Web Home

Top

Project Description

The TOP project deals with the development of tool and library support for building compilers which deal with improving user feedback during program analysis. We have plenty of experience with type inferencing higher-order polymorphic functional language, which we have also built into the Helium compiler which we use for educational purposes. The compiler supports the Haskell 98 language almost fully. The accepted proposal for the NWO Open 2004 Spring edition.

Motivation from type inferencing

When confronted with the user feedback given by compilers for higher-order functional languages, one often has to stop and think what is meant. An expert programmer is used to getting this kind of feedback from his compiler, but the messages do form a large hurdle for novice programmers. This problem is even larger in programming languages with high level of abstractions, because error messages tend to be cast in these abstractions, and not necessarily with the same syntactic sugar as they are offered to the programmer. We advocate staying as close as possible to the input source code (notwithstanding the extra effort this may bring for the compiler builder).

We do not stop there: every human being has his own style of programming, a different way of arriving at his solution. Now, if his solution is type-erroneous, we would like to be able to adapt the type inferencing process to the programming style. At this point this takes the form of passing certain parameters to the compiler.

Going even further, a programmer can adapt the type inference for certain sets of expressions, and provide tailor-made error messages. This is especially useful for embedded domain specific language, to override the messages which usually only reflect the underlying encoding in the language, and do not highlight the concepts from the domain.

Constraint based type inferencing in Helium

We have used our library for the type inferencer which is part of the Helium compiler. It has the following properties:

  • We generate precise position information and preserve type synonyms in error messages.
  • The programmer can choose the type inference strategy of his liking (M and W and other greedy variants, and the unbiased type graph based implementations have been implemented).
  • The type graph implementation uses quite a number of heuristics to decide what is the most likely source of the error.
  • A logging facility is available in Helium which has given us a large amount of correct and erroneous Haskell programs which can be used to improve our type inferencer. In the future these programs can also be used for benchmarking optimizations and many other purposes. The programs have been anonimized, but the relation between programs by the same programmer has been kept intact. Various questions can then be answered: Do our hints help? Are they used? It is easy to come up with many interesting questions. Currently we have about 300 MB of sources from a single functional programming course.
  • A major innovation is the ability for a programmer to develop his domain specific type rules for a combinator library he might be writing. In addition, he may specify that his experiences are that certain functions are often mixed up. As a result, a compiler may give the hint that (++) should be used instead of (:), because (++) happens to fit in the context.

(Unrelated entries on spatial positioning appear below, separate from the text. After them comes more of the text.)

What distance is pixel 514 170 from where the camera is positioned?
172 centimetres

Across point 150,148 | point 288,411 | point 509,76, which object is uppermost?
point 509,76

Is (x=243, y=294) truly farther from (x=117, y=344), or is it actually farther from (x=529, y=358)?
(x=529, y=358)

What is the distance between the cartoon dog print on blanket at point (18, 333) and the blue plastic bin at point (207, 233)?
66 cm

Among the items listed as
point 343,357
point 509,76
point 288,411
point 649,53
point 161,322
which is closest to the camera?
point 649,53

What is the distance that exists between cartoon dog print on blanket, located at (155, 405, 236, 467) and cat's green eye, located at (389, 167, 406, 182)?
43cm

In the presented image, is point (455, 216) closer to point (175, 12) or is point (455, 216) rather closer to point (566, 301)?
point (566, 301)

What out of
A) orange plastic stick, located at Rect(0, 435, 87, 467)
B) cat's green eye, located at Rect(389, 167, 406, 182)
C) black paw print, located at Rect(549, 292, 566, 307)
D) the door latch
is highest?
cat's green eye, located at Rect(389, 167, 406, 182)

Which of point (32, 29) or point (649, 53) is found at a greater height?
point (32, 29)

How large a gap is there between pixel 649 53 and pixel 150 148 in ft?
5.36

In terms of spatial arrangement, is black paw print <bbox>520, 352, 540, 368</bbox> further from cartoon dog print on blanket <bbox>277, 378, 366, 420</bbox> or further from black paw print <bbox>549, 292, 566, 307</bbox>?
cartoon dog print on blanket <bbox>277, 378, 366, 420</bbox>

The domain specific type inference rules are automatically checked for soundness, and a programmer does not have to be familiar with the process of type inferencing as it currently takes place within the compiler.

An article on this facility can be found in the ICFP '03 proceedings (reference below).

An extension of our work which copes with type classes and introduces special type class directives is described in a paper at PADL 2005. Some aspects have been included in the Helium compiler.

Going beyond type inferencing

At its most general, Top is a framework for constructing abstract interpretations which focuses on giving good feedback on why an abstract interpretation fails. In a mathematical notation this is usually made explicit by returning the top element of a (complete) lattice. Our work can be understood as how to refine this single top element into a number of elements, each of which has information about why abstract interpretation failed. Additionally, we want to offer heuristics for ending up in the 'right' top element. These heuristics can be generally applicable (like a majority heuristic which blames that part of the program for which we have the least evidence that it is correct), or highly problem domain specific (since students tend to confuse : and ++ in Haskell, we have a heuristic that detects this mistake).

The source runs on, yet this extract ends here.